EXERCISE GOAL
Pull out every line of the material that contains the string "rear", treating uppercase and lowercase letters as different.

INPUT RECORDS
+ + +

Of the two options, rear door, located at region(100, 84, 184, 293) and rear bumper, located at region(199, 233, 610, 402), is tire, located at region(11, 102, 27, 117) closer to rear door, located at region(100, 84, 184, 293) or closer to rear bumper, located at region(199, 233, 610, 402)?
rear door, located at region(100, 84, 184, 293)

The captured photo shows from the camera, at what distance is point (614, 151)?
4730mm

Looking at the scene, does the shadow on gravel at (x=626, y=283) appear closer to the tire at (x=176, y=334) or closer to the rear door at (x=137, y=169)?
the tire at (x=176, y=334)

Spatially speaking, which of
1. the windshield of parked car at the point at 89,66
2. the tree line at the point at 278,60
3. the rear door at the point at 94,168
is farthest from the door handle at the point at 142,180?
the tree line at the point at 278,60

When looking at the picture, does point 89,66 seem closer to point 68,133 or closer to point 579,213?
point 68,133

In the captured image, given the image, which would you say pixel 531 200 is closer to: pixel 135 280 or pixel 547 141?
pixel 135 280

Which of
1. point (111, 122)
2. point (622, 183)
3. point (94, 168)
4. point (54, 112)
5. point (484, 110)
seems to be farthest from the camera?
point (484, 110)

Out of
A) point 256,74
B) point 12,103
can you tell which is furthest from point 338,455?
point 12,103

+ + +

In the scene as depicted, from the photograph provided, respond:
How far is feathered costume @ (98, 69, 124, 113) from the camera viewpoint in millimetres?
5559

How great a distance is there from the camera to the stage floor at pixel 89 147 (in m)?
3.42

+ + +

TASK SOLUTION
Of the two options, rear door, located at region(100, 84, 184, 293) and rear bumper, located at region(199, 233, 610, 402), is tire, located at region(11, 102, 27, 117) closer to rear door, located at region(100, 84, 184, 293) or closer to rear bumper, located at region(199, 233, 610, 402)?
rear door, located at region(100, 84, 184, 293)
Looking at the scene, does the shadow on gravel at (x=626, y=283) appear closer to the tire at (x=176, y=334) or closer to the rear door at (x=137, y=169)?
3. the rear door at the point at 94,168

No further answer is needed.